1. Visualization of representations, run

python representation_visualization.py --training_output_path "./" --input_path './dataset/'
 --filename_train datatrain.pkl --filename_valid datavalid.pkl --filename_test datatest.pkl 
 --n_input_fea 360 --n_dummy_demov_fea 9 --K_clusters 4 --n_hidden_fea 35


      --training_output_path: path of training output
      --input_path: data path 
      --filename_train: name of train file 
      --filename_valid: name of valid file
      --filename_test: name of test file 
      --n_input_fea: dimension of input file features 
      --n_dummy_demov_fea: number of features of v (dummy features of demographics) 
      --K_clusters: number of clusters
      --n_hidden_fea: the dimension for representation

Output: Figure named tsne_3d.png.

2. Clustering performance on test set, run

python clustering_metrics.py --training_output_path "./" --input_path "./dataset/" 
--filename_train datatrain.pkl --filename_valid datavalid.pkl 
--filename_test datatest.pkl --n_input_fea 360 --n_dummy_demov_fea 9 
--K_clusters 4 --n_hidden_fea 35

Parameters: the same as the former subsection.
Output: Silhouette score, Calinski-Harabasz score, Davies_Bouldin score.

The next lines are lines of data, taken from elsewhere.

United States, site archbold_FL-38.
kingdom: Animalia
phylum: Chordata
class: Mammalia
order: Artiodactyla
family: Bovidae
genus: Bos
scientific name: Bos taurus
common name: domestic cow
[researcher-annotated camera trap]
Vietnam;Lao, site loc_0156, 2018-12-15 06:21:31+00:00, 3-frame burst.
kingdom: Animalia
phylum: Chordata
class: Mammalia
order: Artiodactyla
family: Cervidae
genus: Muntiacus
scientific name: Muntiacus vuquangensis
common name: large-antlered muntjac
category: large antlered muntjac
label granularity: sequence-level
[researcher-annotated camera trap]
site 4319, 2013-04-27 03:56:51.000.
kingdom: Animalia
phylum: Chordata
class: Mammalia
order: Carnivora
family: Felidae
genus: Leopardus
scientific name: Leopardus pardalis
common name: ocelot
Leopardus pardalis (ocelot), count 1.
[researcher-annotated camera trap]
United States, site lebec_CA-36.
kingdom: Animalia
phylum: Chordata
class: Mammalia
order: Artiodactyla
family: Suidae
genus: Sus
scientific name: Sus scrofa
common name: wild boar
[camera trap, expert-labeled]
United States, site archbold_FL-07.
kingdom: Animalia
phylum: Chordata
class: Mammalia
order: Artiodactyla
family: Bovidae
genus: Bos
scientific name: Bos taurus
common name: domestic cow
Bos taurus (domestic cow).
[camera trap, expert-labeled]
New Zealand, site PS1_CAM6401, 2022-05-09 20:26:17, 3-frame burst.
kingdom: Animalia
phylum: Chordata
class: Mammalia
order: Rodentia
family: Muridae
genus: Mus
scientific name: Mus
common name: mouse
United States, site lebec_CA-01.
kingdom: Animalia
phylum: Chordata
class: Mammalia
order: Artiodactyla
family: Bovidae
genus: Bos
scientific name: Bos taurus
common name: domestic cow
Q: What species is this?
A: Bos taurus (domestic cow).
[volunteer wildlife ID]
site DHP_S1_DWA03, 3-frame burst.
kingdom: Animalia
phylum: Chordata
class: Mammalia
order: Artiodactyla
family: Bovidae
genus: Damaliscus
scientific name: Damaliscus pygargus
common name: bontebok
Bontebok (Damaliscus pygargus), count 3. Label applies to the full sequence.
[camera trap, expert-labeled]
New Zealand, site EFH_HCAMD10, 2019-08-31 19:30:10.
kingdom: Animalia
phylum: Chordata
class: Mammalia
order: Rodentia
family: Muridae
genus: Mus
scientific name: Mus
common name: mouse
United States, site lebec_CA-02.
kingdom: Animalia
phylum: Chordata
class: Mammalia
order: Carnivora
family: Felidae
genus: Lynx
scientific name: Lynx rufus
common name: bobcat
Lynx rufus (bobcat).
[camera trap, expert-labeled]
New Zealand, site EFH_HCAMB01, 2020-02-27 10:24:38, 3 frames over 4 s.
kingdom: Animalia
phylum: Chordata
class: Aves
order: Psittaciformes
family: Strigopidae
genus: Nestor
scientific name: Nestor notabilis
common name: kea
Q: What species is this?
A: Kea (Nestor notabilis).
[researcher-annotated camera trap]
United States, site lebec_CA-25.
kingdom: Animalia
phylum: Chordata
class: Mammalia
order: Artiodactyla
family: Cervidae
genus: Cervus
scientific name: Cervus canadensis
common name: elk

3. Outcome prediction with representation as input, run

python outcome_prediction.py --training_output_path "./" --input_path "./dataset/" 
--filename_train datatrain.pkl --filename_valid datavalid.pkl 
--filename_test datatest.pkl --n_input_fea 360 --n_dummy_demov_fea 9 
--K_clusters 4 --n_hidden_fea 35

Parameters: the same as the former subsection.